Goals:
1. Revise the part of the prescribed-burn text that opens with "Days available to" and closes with "conditions are favorable.", replacing "native grasses" with "prairie grasses".
2. Carry the prescribed-burn text further, picking up after its last sentence.

Days available to accomplish these burns are always limited by weather and available personnel. Some of the areas may be burned while other areas may not.

Prescribed burning achieves a variety of objectives in restoring forest communities.  Some areas are burned to improve oak and hickory regeneration, while others are burned to increase native grasses and keep the areas open for wildlife.

The prescribed burns could occur between the end of October and April 15 as weather and conditions are favorable.

According to Terry Severson, Hoosier Fire Management Officer, each year approximately 2,500 to 3,000 acres are prepared to be burned as weather permits. Last year Hoosier fire-fighters were able to burn only about half of the planned areas due to usually wet conditions.

Severson said in past years the Hoosier’s prescribed burns have been in the fall and in the spring. “This year we will be more opportunistic with our prescribed burning. If we have a stretch of mild winter days when the conditions are right, we could conceivably burn in December or January.”

Each of the areas will be closed to the public the day of the burn and after the burn until the area is considered safe. When there are significant numbers of burning snags, in some cases the areas may be closed for several days for public safety.  Signs will be posted along the fire line and any logical entry points into the area.

Given records:
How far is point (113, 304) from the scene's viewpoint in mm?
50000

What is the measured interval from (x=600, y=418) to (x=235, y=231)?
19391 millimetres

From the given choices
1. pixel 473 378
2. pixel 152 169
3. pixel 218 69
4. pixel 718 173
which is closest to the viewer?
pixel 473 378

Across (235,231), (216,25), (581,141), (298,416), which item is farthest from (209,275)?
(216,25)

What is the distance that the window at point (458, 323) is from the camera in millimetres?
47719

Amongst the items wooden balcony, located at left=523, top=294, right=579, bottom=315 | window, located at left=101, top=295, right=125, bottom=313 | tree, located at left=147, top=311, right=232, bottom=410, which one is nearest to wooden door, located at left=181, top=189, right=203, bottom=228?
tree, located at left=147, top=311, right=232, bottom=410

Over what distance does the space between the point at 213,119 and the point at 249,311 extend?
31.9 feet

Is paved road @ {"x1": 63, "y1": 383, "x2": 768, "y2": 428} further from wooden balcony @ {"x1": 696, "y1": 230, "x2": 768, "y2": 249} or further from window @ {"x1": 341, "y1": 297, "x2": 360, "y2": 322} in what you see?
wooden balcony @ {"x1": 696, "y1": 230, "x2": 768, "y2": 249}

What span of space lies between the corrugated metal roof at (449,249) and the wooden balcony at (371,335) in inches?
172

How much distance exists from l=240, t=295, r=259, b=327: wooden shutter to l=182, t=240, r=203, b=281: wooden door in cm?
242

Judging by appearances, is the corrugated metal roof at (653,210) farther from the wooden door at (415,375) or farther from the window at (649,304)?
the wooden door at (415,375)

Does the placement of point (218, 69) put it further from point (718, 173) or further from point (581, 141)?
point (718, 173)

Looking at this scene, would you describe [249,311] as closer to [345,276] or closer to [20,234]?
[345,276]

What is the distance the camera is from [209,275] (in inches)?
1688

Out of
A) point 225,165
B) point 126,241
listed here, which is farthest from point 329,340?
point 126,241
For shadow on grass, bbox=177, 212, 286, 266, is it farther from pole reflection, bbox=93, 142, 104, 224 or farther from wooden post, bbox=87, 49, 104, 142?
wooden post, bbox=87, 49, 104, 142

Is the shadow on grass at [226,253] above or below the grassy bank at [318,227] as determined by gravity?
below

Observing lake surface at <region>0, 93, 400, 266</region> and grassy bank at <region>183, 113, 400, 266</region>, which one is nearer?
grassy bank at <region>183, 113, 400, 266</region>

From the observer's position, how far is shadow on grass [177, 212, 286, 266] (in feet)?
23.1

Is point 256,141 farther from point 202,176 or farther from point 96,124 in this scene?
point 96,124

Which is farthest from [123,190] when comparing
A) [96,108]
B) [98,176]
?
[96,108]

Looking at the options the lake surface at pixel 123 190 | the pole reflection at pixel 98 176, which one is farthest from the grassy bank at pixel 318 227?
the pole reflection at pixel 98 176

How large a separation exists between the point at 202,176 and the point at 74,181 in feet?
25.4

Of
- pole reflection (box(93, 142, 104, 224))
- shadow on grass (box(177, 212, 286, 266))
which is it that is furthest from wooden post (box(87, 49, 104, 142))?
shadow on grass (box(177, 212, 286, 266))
* * *
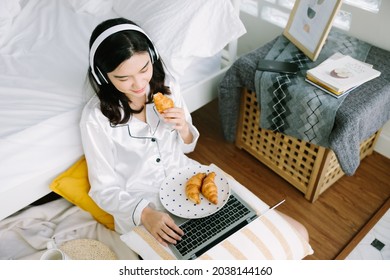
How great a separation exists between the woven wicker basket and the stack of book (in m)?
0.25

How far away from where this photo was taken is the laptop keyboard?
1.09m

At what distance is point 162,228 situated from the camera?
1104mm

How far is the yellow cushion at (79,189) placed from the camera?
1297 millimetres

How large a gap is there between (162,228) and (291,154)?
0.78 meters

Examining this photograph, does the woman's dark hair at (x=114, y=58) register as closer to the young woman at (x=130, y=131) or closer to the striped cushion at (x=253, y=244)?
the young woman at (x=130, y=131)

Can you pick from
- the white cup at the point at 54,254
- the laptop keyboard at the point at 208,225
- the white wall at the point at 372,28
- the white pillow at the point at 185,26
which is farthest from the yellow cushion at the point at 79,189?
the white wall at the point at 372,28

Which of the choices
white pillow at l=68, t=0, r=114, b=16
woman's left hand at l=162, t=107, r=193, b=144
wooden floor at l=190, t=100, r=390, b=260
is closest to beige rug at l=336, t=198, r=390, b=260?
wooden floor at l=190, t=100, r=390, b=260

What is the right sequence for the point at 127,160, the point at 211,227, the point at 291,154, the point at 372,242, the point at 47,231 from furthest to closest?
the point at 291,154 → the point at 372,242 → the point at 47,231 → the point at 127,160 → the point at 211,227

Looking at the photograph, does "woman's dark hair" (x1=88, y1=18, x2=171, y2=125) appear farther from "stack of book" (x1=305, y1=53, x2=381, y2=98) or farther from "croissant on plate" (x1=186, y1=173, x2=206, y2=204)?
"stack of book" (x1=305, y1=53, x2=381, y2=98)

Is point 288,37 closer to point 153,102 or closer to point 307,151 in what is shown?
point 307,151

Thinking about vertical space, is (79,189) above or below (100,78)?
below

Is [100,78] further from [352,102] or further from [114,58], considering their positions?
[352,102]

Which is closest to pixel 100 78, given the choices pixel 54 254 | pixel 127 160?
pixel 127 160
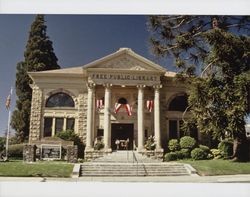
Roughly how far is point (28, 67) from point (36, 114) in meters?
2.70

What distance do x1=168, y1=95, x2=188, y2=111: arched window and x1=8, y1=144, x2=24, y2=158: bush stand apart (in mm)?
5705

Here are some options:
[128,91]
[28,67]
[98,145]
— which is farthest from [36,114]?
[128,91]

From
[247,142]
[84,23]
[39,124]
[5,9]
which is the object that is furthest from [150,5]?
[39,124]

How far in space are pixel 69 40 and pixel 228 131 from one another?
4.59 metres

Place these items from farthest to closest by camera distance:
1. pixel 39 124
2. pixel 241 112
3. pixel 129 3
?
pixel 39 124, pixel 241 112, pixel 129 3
...
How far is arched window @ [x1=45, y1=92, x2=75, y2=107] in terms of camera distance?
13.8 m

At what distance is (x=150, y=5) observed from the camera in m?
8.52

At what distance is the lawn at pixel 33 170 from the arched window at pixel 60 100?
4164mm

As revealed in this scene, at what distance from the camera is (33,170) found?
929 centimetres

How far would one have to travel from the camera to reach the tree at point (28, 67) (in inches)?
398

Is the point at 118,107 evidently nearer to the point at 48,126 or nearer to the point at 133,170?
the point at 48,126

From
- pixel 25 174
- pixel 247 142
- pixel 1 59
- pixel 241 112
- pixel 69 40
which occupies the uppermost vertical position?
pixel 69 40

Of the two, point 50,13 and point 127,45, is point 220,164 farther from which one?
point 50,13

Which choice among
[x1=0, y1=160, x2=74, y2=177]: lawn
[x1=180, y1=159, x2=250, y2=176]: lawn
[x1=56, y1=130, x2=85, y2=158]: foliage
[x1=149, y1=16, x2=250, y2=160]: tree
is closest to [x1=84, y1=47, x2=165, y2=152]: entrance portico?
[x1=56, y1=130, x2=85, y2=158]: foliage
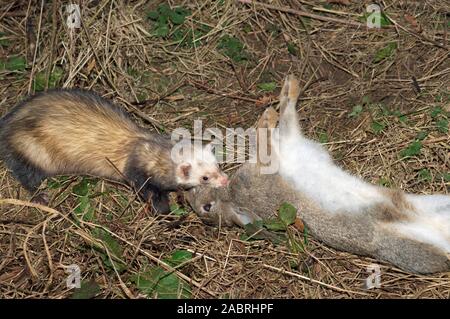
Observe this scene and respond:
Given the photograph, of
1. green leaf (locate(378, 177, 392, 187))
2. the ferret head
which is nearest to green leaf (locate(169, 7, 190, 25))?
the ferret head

Results by task:
1.
Days available to accomplish these burns are always limited by weather and available personnel. Some of the areas may be burned while other areas may not.

Prescribed burning achieves a variety of objectives in restoring forest communities.  Some areas are burned to improve oak and hickory regeneration, while others are burned to increase prairie grasses and keep the areas open for wildlife.

The prescribed burns could occur between the end of October and April 15 as weather and conditions are favorable.

2.
Hunters are asked to used caution and pay particular attention if any signs are posted or if they plan to hunt areas planned for prescribed burns. In general Severson said fire-fighters avoid the larger burns during the firearm deer season but the two small pond areas might be burned during those weeks.
Though more areas will be planned for the spring, areas proposed to be prescribed burned this fall include:
Crawford County: •U-38 – 472-acre area south of Birdseye. (Will affect portions of the Birdseye Trail south of Mitchell Creek Road).

Jackson County: • Scott and Maines Pond – two separate units (16 and 44 acres each. One area north of Houston and one is west of Spurgeon’s Corner.
Orange County: • Roland-Moffat – the bottomland fields of this wetland area (335 acres) near Roland.